Until I came to the United States, I never had a garden. This is not unusual at all. In comparison to this nation, my mother country, Germany, is tiny, and its almost 90 million inhabitants literally live on top of each other in many places. I grew up in apartment houses. Later I rented apartments without any gardens. I have experienced living at half a stair-flight’s level to sixth floor, always with a view of green. But none of it mine. Unless you call those boxes you can hang from a balcony banister a mini-garden.
I had such boxes. Always. I was never really good at tending to potted plants. I even manage to drown or dry up cacti. Same difference with boxed plants. But I gave it serious tries. Always. Meanwhile, suburban neighbors with gardens cut roses or harvested zucchini and strawberries, depending on the season. I always consoled myself that they had to mow their lawns and rake leaves, too. So, how much more convenient just to have those small hanging boxes.

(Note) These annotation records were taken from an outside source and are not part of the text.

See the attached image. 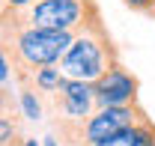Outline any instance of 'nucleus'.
Instances as JSON below:
<instances>
[{
	"label": "nucleus",
	"instance_id": "f257e3e1",
	"mask_svg": "<svg viewBox=\"0 0 155 146\" xmlns=\"http://www.w3.org/2000/svg\"><path fill=\"white\" fill-rule=\"evenodd\" d=\"M75 33L45 30V27H15L3 24V51L12 57L15 78L21 87H33V75L45 66H60Z\"/></svg>",
	"mask_w": 155,
	"mask_h": 146
},
{
	"label": "nucleus",
	"instance_id": "f03ea898",
	"mask_svg": "<svg viewBox=\"0 0 155 146\" xmlns=\"http://www.w3.org/2000/svg\"><path fill=\"white\" fill-rule=\"evenodd\" d=\"M116 63H119V54H116L104 24H101V15H96L84 30L75 33L66 57L60 60V69H63L66 78L96 84L98 78L104 72H110Z\"/></svg>",
	"mask_w": 155,
	"mask_h": 146
},
{
	"label": "nucleus",
	"instance_id": "7ed1b4c3",
	"mask_svg": "<svg viewBox=\"0 0 155 146\" xmlns=\"http://www.w3.org/2000/svg\"><path fill=\"white\" fill-rule=\"evenodd\" d=\"M98 15L93 0H36L27 9H6L3 6V24L15 27H45V30H66L78 33Z\"/></svg>",
	"mask_w": 155,
	"mask_h": 146
},
{
	"label": "nucleus",
	"instance_id": "20e7f679",
	"mask_svg": "<svg viewBox=\"0 0 155 146\" xmlns=\"http://www.w3.org/2000/svg\"><path fill=\"white\" fill-rule=\"evenodd\" d=\"M140 119H146V113L137 105H119V108H98L87 122H84V134H81V146H96L107 137H114L125 128L137 125Z\"/></svg>",
	"mask_w": 155,
	"mask_h": 146
},
{
	"label": "nucleus",
	"instance_id": "39448f33",
	"mask_svg": "<svg viewBox=\"0 0 155 146\" xmlns=\"http://www.w3.org/2000/svg\"><path fill=\"white\" fill-rule=\"evenodd\" d=\"M63 119H75V122H87L93 113L98 110L96 101V84L90 81H75V78H63V84L54 92Z\"/></svg>",
	"mask_w": 155,
	"mask_h": 146
},
{
	"label": "nucleus",
	"instance_id": "423d86ee",
	"mask_svg": "<svg viewBox=\"0 0 155 146\" xmlns=\"http://www.w3.org/2000/svg\"><path fill=\"white\" fill-rule=\"evenodd\" d=\"M137 90L140 81L122 63H116L110 72H104L96 81V101L98 108H119V105H137Z\"/></svg>",
	"mask_w": 155,
	"mask_h": 146
},
{
	"label": "nucleus",
	"instance_id": "0eeeda50",
	"mask_svg": "<svg viewBox=\"0 0 155 146\" xmlns=\"http://www.w3.org/2000/svg\"><path fill=\"white\" fill-rule=\"evenodd\" d=\"M63 69L60 66H45V69H39L36 75H33V87H36L39 92H48V95H54L57 92V87L63 84Z\"/></svg>",
	"mask_w": 155,
	"mask_h": 146
},
{
	"label": "nucleus",
	"instance_id": "6e6552de",
	"mask_svg": "<svg viewBox=\"0 0 155 146\" xmlns=\"http://www.w3.org/2000/svg\"><path fill=\"white\" fill-rule=\"evenodd\" d=\"M140 122L125 128V131H119V134H114V137H107V140H101V143H96V146H137L140 143Z\"/></svg>",
	"mask_w": 155,
	"mask_h": 146
},
{
	"label": "nucleus",
	"instance_id": "1a4fd4ad",
	"mask_svg": "<svg viewBox=\"0 0 155 146\" xmlns=\"http://www.w3.org/2000/svg\"><path fill=\"white\" fill-rule=\"evenodd\" d=\"M36 92H39L36 87H21V110H24L27 119H39L42 116V105H39Z\"/></svg>",
	"mask_w": 155,
	"mask_h": 146
},
{
	"label": "nucleus",
	"instance_id": "9d476101",
	"mask_svg": "<svg viewBox=\"0 0 155 146\" xmlns=\"http://www.w3.org/2000/svg\"><path fill=\"white\" fill-rule=\"evenodd\" d=\"M15 128L9 122V108H3V116H0V146H12L15 140Z\"/></svg>",
	"mask_w": 155,
	"mask_h": 146
},
{
	"label": "nucleus",
	"instance_id": "9b49d317",
	"mask_svg": "<svg viewBox=\"0 0 155 146\" xmlns=\"http://www.w3.org/2000/svg\"><path fill=\"white\" fill-rule=\"evenodd\" d=\"M122 3H125L128 9H134V12H146V15H149L155 0H122Z\"/></svg>",
	"mask_w": 155,
	"mask_h": 146
},
{
	"label": "nucleus",
	"instance_id": "f8f14e48",
	"mask_svg": "<svg viewBox=\"0 0 155 146\" xmlns=\"http://www.w3.org/2000/svg\"><path fill=\"white\" fill-rule=\"evenodd\" d=\"M36 0H3V6L6 9H27V6H33Z\"/></svg>",
	"mask_w": 155,
	"mask_h": 146
},
{
	"label": "nucleus",
	"instance_id": "ddd939ff",
	"mask_svg": "<svg viewBox=\"0 0 155 146\" xmlns=\"http://www.w3.org/2000/svg\"><path fill=\"white\" fill-rule=\"evenodd\" d=\"M45 146H57V140L54 137H45Z\"/></svg>",
	"mask_w": 155,
	"mask_h": 146
},
{
	"label": "nucleus",
	"instance_id": "4468645a",
	"mask_svg": "<svg viewBox=\"0 0 155 146\" xmlns=\"http://www.w3.org/2000/svg\"><path fill=\"white\" fill-rule=\"evenodd\" d=\"M24 146H39V143H36V140H24Z\"/></svg>",
	"mask_w": 155,
	"mask_h": 146
},
{
	"label": "nucleus",
	"instance_id": "2eb2a0df",
	"mask_svg": "<svg viewBox=\"0 0 155 146\" xmlns=\"http://www.w3.org/2000/svg\"><path fill=\"white\" fill-rule=\"evenodd\" d=\"M149 15H152V18H155V3H152V12H149Z\"/></svg>",
	"mask_w": 155,
	"mask_h": 146
}]
</instances>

It only occurred to me that I would have a garden (if just rented) when I saw the first pictures my husband emailed me after he had moved to the South Sound. I was stunned. It was a property on a steep hill, with apple trees and a stonewalled pond, it had flagstone steps, and an enormous, partly covered deck. When I arrived almost a year after these first pictures, it was wet and cold with a very late summer beginning only in mid-July. I peered through the windows mostly, huddled in layers of shirts and pullovers, amazed at the rich greens, the brilliant colors of the rhododendrons, the all-conquering brambles and horsetails.
As the year went on, we saw apples grow from tiny hard balls into rich red orbs. I gathered them when they fell to the ground and made the pinkest apple sauce I have ever seen in my life. It was the first time that I was able to reap a harvest from “my” garden. It was incredibly gratifying.

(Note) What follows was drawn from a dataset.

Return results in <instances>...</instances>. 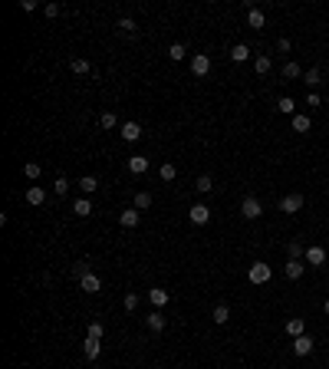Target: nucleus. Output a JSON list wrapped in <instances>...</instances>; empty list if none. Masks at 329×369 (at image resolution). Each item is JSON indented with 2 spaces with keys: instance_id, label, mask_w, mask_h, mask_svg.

Apart from that, gardening was intensely time-consuming. As soon as I had reached one end of the plot with weeding and cleaning out, I had to return to the other end to start all over again. Fall brought a load of fiery maple leaves onto the sidewalk running outside our rental property – sometimes the town did the cleaning, more often it was us raking and discarding the leaves at a dump.
Winters were quiet and drizzly – our backyard madrone trees with their luscious dark green and the squeaky green lawn at the front of the house gave us a vision of warmer seasons through the dark gray days of the Pacific Northwest. And when the first camellias started blossoming in January, I knew we had made it through to another spring that would shout all the colors of a painter’s palette: the gold of daffodils and forsythia, the soft pink shades of Japanese cherry trees, the blues of violets and hyacinths, the abundance of shades in azaleas and tulips.

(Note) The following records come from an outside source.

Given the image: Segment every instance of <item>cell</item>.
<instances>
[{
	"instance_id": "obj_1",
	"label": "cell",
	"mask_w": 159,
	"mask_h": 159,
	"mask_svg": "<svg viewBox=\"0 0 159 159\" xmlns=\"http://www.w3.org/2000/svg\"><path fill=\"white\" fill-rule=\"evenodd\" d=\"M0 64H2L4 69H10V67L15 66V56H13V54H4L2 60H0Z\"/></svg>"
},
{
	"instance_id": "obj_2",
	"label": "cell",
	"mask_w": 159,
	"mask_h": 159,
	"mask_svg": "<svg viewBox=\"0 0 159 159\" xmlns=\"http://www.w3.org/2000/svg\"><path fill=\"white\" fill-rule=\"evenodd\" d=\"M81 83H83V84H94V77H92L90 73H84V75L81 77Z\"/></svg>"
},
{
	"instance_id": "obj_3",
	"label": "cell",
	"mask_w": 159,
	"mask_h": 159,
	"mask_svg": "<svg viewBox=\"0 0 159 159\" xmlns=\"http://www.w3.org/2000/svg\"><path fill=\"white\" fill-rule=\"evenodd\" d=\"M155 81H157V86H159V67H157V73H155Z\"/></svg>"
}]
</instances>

It is fall again, and we live in another house with another garden in another town. The lawns are flat. We have a circle of nine oak trees (there must have been an entire dozen once) in the back yard. The weather has been lenient so far, and this is one of the first gray and drizzly days, as I’m writing this article. A ray of sunshine makes it through the cloud cover every once in a while, and it enhances the golden foliage from a tree in our neighbor’s garden and the garnet red of our Japanese maple in the front yard. Actually, I think the gray October skies create a beautiful backdrop for the stunning gem colors in our fall gardens. The raindrops sparkle in the bushes and the late spider webs. It’s like a firework with which Nature waves us good-bye for its winter rest.
I have learned to use a lawn mower, and one of these days might bring the last mowing of the year. I have pruned our vines and cut our roses – except the last one that still springs another bud as if in rebellion against fall. My husband and I have raked hundreds of pounds of leaves and brought them to a composting place; the other half of the foliage is still up in the trees. And as I reflect this, I realize that having a garden has connected me even more with Nature than I used to be. I don’t mind the mowing, the bending, the weeding, the pruning, the raking, the heaving. I harvest all these colors with my eyes and so many treats with my hands. Did I really only have a few wilting hanging boxes on a sixth-floor balcony in my former life? And did I just see another pound of golden and brown leaves sailing down onto our painfully raked lawn?
Joan campion says
Such a lovely picture you paint with words that captures the essence of Fall.